### Data below:
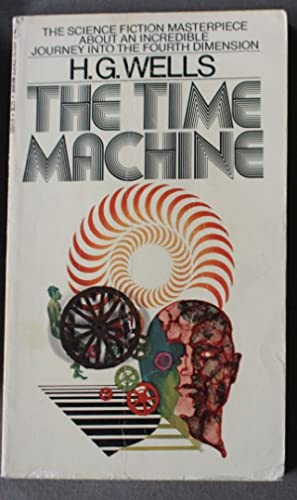 The Time Machine. (Source for MGM Movie: Wells, H.G.
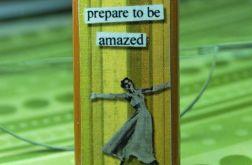 PREPARE TO BE AMAZED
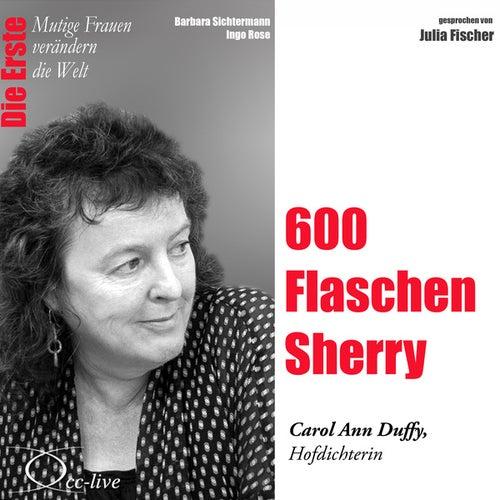 Die Erste - 600 Flaschen Sherry (Carol Ann Duffy, Hofdichterin) von Julia Fischer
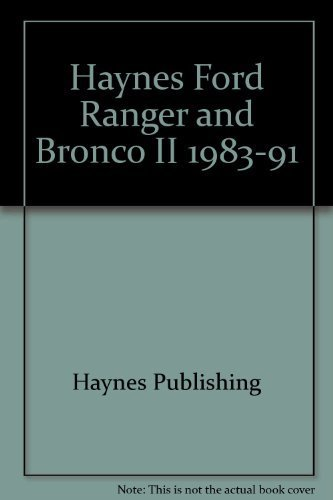 Haynes Ford Ranger and Bronco II 1983-91: Haynes Publishing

### Assignment:
Please make an exact copy of the whole listing and leave out its pictures.

### Answer box:
 The Time Machine. (Source for MGM Movie: Wells, H.G.
 PREPARE TO BE AMAZED
 Die Erste - 600 Flaschen Sherry (Carol Ann Duffy, Hofdichterin) von Julia Fischer
 Haynes Ford Ranger and Bronco II 1983-91: Haynes Publishing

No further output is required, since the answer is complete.